Project Based Learning Units are an effective and enjoyable way to learn that allow students to work as a team, reflect, ask questions, build confidence, work with a purpose, problem solve and learn time management.

CULLOWHEE—Gaston County teacher Kim Suddreth found the sharing of viewpoints and tools very beneficial during the "Project-Based Learning (PBL) in Digital Format" program recently at the North Carolina Center for the Advancement of Teaching, a recognized national leader in professional development.

"The tools that were demonstrated were incredibly valuable like FlipGrid, Linoit, Grammarly, Pixton, and others," said Suddreth, a teacher at Stanley Middle School. "This was my first real introduction to PBL, and I have discovered so many areas in my ELA curriculum where I can use it."

Project Based Learning Units are an effective and enjoyable way to learn that allow students to work as a team, reflect, ask questions, build confidence, work with a purpose, problem solve and learn time management. Participants in this NCCAT professional development were able to investigate essential questions, unit questions and content questions that will enable them to develop their own PBL unit.
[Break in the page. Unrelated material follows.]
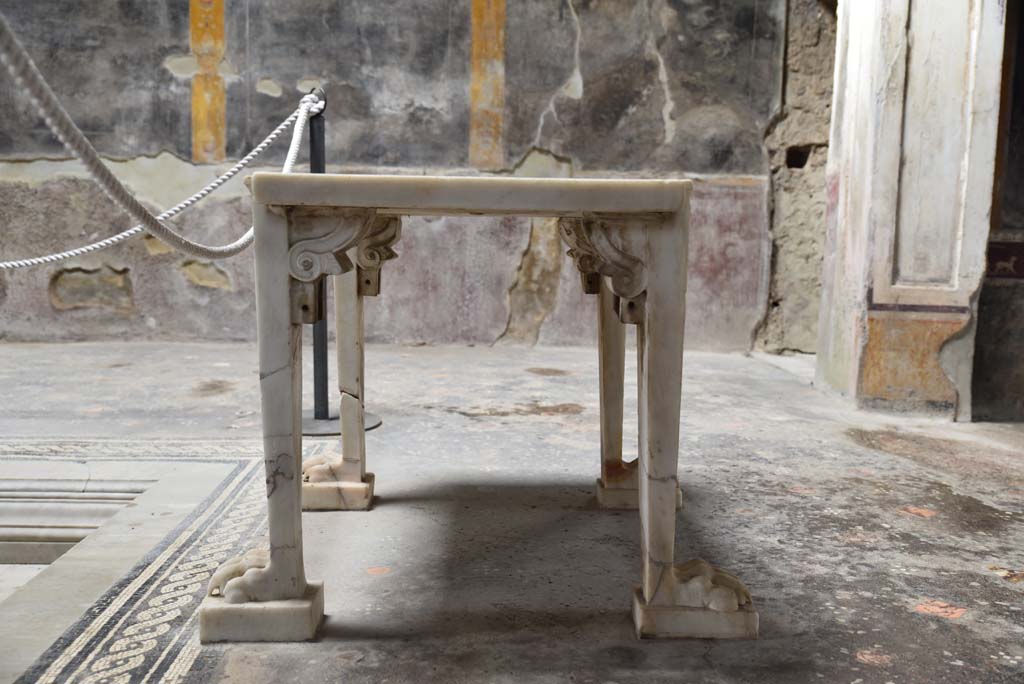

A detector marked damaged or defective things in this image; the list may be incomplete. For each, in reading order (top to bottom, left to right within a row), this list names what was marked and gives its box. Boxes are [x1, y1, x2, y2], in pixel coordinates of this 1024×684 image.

cracked wall surface [0, 0, 790, 348]
cracked wall surface [757, 0, 835, 352]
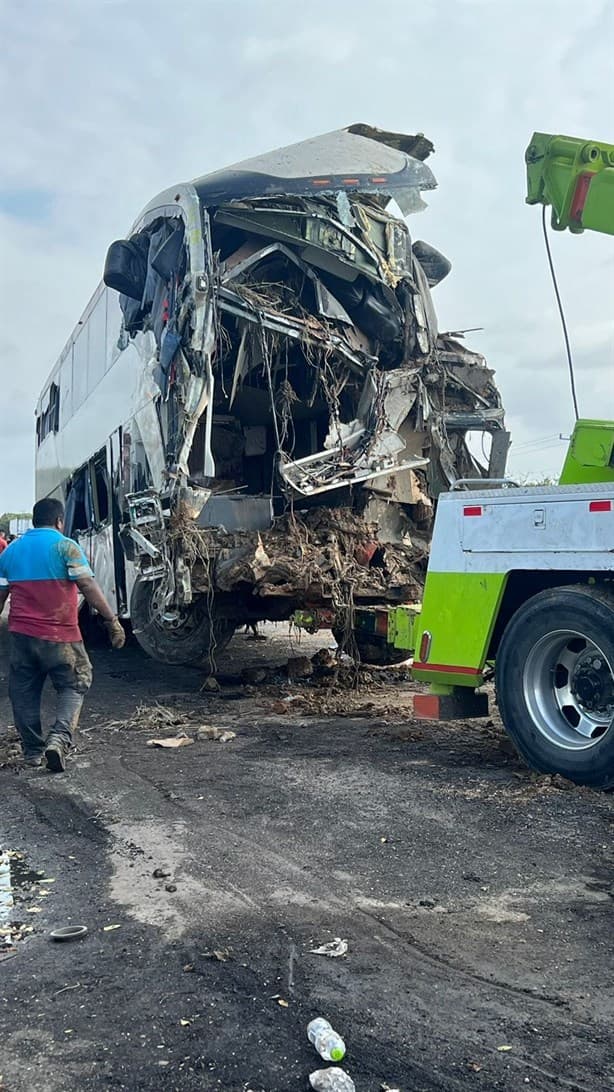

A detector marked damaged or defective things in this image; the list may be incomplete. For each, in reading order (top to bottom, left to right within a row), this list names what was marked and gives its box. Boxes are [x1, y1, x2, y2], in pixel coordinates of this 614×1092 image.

They can return to their classroom with a PBL unit they created that will excite and engage students as they claim ownership of their learning.

"The time to break and digest the tools given was very vital," said Mavis Ottley, of Falls Lake Academy Charter School in Granville County. "I did not feel too overwhelmed but felt that I had that time to access and explore how these valuable resources can be utilized. So many times in the past I have attended professional development and its non-stop and zero time to process or debrief and that time here was vital to map out the planning of the lesson. Seeing how things happen is key."

Time at NCCAT took out the fear factor of devoting time to a PBL.

“I believe a well-run PBL is extremely effective at improving student achievement and after this program at NCCAT I feel more confident that I could run one well," Edward Tidd, a teacher at Fuller Elementary School in Wake County, said. "The fear of dedicating a large amount of time to a project that fails to teach what it needed to is real, but this week certainly helped lessen my fears considerably."

The program was led by NCCAT Senior Digital Learning Specialist Elizabeth Joyce with assistance from NCCAT Senior Program Specialist Sandra Bowling.

"As a seasoned teacher, Elizabeth has the intuition and the ability to read into situations and identify deeply with us from a professional and personal way in a concise amount of time," said Laura Daughtry, of Eastern Alamance High School in the Alamance-Burlington School system.  "I was impressed with the creative feedback and Elizabeth's ability to help us while giving us total ownership."

About NCCAT

Increasing teacher effectiveness is fundamental to improving public education. NCCAT provides teachers with new knowledge, skills, teaching methods, best practices and information to take back to their classrooms. For more information about NCCAT’s professional development programs, visit www.nccat.org or call 828-293-5202.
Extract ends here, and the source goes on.